On Friday, U.S. officials launched a criminal investigation into the Georgia processing plant owned by Peanut Corp. of America, which produced the peanut products known to be the source of the salmonella sickening of 529 people, and the possible deaths of eight others.
Dr. Stephen Sundlof, head of the FDA's food safety center, said the Justice Department will head up the investigation, with assistance from the FDA.
While the rate of new illnesses seems to be declining -- an indication that the outbreak may be winding down -- officials said reports of new cases could be expected to continue for weeks.
The current salmonella outbreak isn't the first time Peanut Corp. has been involved in shipping tainted product, Sundlof said Friday.

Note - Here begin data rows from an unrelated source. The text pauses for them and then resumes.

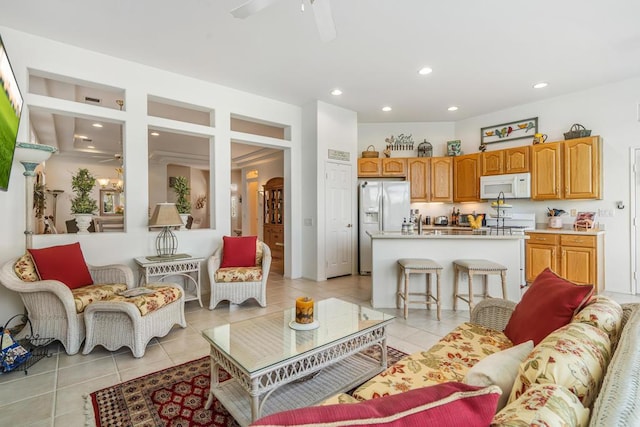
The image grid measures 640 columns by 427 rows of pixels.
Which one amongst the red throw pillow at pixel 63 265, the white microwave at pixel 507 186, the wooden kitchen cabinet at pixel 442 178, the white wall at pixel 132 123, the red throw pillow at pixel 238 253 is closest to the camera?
the red throw pillow at pixel 63 265

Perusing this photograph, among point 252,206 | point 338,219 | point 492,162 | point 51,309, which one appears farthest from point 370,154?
point 51,309

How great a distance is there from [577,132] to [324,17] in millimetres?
4581

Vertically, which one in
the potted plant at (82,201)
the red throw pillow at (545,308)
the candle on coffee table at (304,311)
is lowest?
the candle on coffee table at (304,311)

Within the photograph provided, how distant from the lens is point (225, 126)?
452 centimetres

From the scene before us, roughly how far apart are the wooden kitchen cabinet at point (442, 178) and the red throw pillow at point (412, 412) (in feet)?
19.1

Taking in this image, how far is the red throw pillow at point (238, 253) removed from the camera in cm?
401

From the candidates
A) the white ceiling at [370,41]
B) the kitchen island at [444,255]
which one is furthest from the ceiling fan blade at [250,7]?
the kitchen island at [444,255]

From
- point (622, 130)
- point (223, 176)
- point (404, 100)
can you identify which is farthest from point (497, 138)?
point (223, 176)

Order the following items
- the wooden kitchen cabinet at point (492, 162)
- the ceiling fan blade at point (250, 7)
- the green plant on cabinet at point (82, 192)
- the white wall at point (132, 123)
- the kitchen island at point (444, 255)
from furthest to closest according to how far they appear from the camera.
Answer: the wooden kitchen cabinet at point (492, 162) < the kitchen island at point (444, 255) < the green plant on cabinet at point (82, 192) < the white wall at point (132, 123) < the ceiling fan blade at point (250, 7)

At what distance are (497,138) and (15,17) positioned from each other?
681 cm

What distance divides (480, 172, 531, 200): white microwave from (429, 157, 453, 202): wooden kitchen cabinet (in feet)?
2.02

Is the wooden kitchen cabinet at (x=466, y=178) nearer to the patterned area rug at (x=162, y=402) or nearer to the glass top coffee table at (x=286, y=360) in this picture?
the glass top coffee table at (x=286, y=360)

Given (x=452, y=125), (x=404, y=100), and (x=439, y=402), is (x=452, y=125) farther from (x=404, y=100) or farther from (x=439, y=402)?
(x=439, y=402)

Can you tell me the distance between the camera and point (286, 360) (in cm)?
161
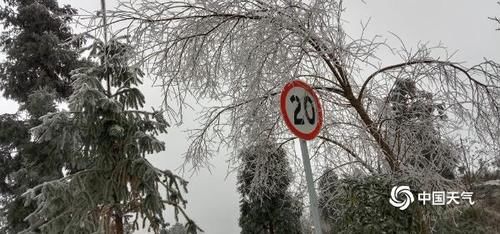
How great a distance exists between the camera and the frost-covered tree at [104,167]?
8016 millimetres

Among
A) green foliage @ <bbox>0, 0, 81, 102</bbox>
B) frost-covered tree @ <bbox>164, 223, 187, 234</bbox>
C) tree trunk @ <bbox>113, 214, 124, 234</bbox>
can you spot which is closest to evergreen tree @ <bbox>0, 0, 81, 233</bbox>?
green foliage @ <bbox>0, 0, 81, 102</bbox>

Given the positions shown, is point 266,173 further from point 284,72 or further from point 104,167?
point 104,167

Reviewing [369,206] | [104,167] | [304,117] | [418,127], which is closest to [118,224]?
[104,167]

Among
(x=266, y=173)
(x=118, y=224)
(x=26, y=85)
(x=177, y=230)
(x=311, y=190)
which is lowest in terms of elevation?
(x=311, y=190)

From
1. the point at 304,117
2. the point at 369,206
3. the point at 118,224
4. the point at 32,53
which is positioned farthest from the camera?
the point at 32,53

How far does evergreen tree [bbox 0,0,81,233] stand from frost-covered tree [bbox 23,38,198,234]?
6383mm

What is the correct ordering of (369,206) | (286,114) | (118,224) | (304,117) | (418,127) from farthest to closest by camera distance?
(118,224) → (369,206) → (418,127) → (304,117) → (286,114)

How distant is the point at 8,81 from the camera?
1672 cm

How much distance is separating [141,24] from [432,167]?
261 cm

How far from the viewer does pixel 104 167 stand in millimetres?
8492

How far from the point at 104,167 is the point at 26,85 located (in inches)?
384

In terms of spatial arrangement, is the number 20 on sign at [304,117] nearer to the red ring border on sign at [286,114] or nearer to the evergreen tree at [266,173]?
the red ring border on sign at [286,114]

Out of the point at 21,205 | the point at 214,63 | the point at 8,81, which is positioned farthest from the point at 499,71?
the point at 8,81

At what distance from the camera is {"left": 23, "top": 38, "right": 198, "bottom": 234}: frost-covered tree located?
8016 mm
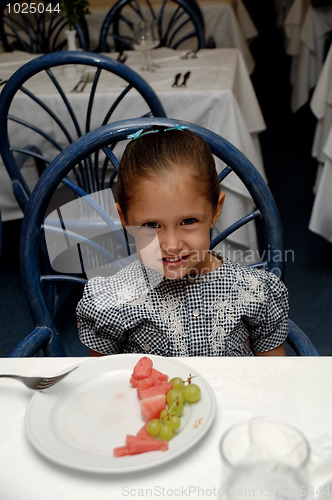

Last April, months before the first signs of the salmonella outbreak appeared in the United States, peanuts exported to Canada were found to be tainted. The shipment was refused by a Canadian distributor because "the peanuts had metal fragments in them," Sundlof said.
The products were then returned to the United States and destroyed in November after the FDA rejected as "unacceptable" findings by a private lab hired by Peanut Corp. to analyze the product, Sundlof said.
The criminal investigation also follows disclosure by FDA officials last week that, from 2007 into 2008, the company shipped peanut butter that it knew had been contaminated with salmonella.
Inspection reports from FDA investigators at the plant two weeks ago cited a litany of safety and sanitation problems and a trail of products that were sent out after being retested to clear the salmonella contaminants.
The current outbreak prompted U.S. health officials to announce a startling nationwide recall late Wednesday for all peanut products made over the last two years at the Georgia plant.
The recall involves all whole peanuts, granulated peanuts, peanut meal, peanut butter, and peanut paste.
At this point, the only safe peanut butter is apparently in name-brand jars on store shelves.
And in Canada, CanWest reports, 30 more peanut products were recalled over the weekend, including mostly ice cream cones and peanut, caramel and protein bars manufactured by firms in Mississauga, Ont., and one U. S. company.
Although no illnesses have been reported, the Canadian Food Inspection Agency said the products were sold nationally.
The U.S. Food and Drug Administration Web site lists all the recalled products.